--- Rows ---

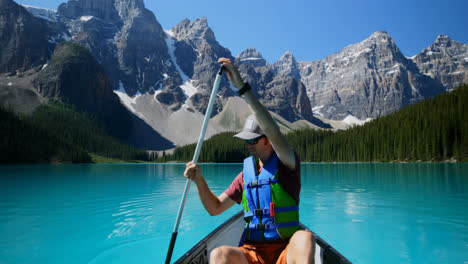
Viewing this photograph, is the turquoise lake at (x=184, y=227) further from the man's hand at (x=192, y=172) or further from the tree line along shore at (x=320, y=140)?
the tree line along shore at (x=320, y=140)

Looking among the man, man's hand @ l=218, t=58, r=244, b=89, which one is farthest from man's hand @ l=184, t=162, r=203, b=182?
man's hand @ l=218, t=58, r=244, b=89

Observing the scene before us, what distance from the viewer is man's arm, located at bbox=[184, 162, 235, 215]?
3.47 meters

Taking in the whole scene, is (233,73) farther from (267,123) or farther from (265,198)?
(265,198)

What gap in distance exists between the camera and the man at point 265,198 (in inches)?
115

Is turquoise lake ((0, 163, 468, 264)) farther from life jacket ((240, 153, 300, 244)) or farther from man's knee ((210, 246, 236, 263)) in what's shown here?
man's knee ((210, 246, 236, 263))

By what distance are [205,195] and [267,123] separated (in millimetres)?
1456

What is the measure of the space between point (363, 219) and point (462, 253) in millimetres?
4504

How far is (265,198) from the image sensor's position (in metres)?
3.36

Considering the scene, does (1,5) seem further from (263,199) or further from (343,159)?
(263,199)

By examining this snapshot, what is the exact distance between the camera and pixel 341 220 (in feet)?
41.5

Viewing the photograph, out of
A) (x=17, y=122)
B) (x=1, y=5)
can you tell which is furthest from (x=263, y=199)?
(x=1, y=5)

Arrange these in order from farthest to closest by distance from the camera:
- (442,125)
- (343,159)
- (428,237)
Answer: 1. (343,159)
2. (442,125)
3. (428,237)

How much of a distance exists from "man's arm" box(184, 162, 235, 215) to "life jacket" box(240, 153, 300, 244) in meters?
0.46

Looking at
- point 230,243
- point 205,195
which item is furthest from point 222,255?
point 230,243
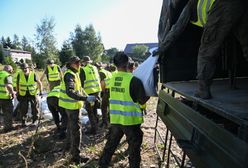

---

**Your instructions:** Please rewrite the listing as a JSON list of strings, one string per line, from the line containing "Observing the scene" through the end of the listing, omitting blank lines and pictures.

**Solution for this problem:**
[
  "Observing the scene before us, what distance from the viewer is man's arm, located at bbox=[184, 162, 235, 215]?",
  "3.47 meters",
  "Taking in the whole scene, is (233,73) farther from (267,123) or farther from (265,198)?",
  "(265,198)",
  "What gap in distance exists between the camera and the man at point 265,198 (in inches)?",
  "115",
  "Is turquoise lake ((0, 163, 468, 264)) farther from life jacket ((240, 153, 300, 244)) or farther from man's knee ((210, 246, 236, 263)) in what's shown here?",
  "man's knee ((210, 246, 236, 263))",
  "By what distance are [205,195] and [267,123] separated (in millimetres)?",
  "1456",
  "What is the measure of the space between point (363, 219) and point (462, 253) in millimetres?",
  "4504",
  "How far is (265,198) from the image sensor's position (in metres)?",
  "3.36",
  "Considering the scene, does (1,5) seem further from (263,199) or further from (343,159)?",
  "(263,199)",
  "By examining this snapshot, what is the exact distance between the camera and pixel 341 220 (in feet)?",
  "41.5",
  "Viewing the photograph, out of",
  "A) (x=17, y=122)",
  "B) (x=1, y=5)",
  "can you tell which is furthest from (x=263, y=199)?",
  "(x=1, y=5)",
  "Arrange these in order from farthest to closest by distance from the camera:",
  "- (442,125)",
  "- (343,159)",
  "- (428,237)",
  "Answer: 1. (343,159)",
  "2. (442,125)",
  "3. (428,237)",
  "How much of a distance exists from \"man's arm\" box(184, 162, 235, 215) to \"life jacket\" box(240, 153, 300, 244) in meters?",
  "0.46",
  "Looking at",
  "- point 230,243",
  "- point 205,195",
  "which item is furthest from point 222,255?",
  "point 230,243"
]